[Spatial question entries]
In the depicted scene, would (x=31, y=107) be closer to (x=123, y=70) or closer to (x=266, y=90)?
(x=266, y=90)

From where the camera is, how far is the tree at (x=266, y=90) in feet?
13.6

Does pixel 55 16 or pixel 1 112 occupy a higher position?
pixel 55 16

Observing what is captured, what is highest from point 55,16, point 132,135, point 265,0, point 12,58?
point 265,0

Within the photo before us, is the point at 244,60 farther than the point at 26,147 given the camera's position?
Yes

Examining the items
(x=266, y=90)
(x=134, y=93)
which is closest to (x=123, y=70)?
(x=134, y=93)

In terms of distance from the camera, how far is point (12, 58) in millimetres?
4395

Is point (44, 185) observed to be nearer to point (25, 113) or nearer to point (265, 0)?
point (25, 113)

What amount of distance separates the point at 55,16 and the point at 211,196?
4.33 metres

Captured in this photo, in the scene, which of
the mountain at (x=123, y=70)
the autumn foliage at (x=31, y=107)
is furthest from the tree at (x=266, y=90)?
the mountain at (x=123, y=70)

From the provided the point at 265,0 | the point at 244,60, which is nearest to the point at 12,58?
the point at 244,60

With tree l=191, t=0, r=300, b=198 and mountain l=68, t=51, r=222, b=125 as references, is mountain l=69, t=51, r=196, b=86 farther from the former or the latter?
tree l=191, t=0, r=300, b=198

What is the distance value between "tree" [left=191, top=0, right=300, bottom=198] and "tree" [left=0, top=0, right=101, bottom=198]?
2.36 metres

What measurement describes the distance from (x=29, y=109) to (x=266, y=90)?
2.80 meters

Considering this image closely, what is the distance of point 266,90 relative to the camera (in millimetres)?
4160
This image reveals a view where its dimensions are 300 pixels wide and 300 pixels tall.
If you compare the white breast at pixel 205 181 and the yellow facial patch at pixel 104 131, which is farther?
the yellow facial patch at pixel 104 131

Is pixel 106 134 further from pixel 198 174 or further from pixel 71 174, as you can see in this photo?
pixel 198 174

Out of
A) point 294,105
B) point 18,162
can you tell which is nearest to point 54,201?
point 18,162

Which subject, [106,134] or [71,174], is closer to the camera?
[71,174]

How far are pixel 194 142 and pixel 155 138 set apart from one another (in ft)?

§ What is being asked: Rewrite the stretch of the material from the line containing "What is the distance value" through the line containing "2.80 meters" as a JSON list of strings, one string per line, leaving out blank lines.

§ Task answer:
[
  "What is the distance value between \"tree\" [left=191, top=0, right=300, bottom=198] and \"tree\" [left=0, top=0, right=101, bottom=198]?",
  "2.36 metres",
  "What measurement describes the distance from (x=29, y=109) to (x=266, y=90)?",
  "2.80 meters"
]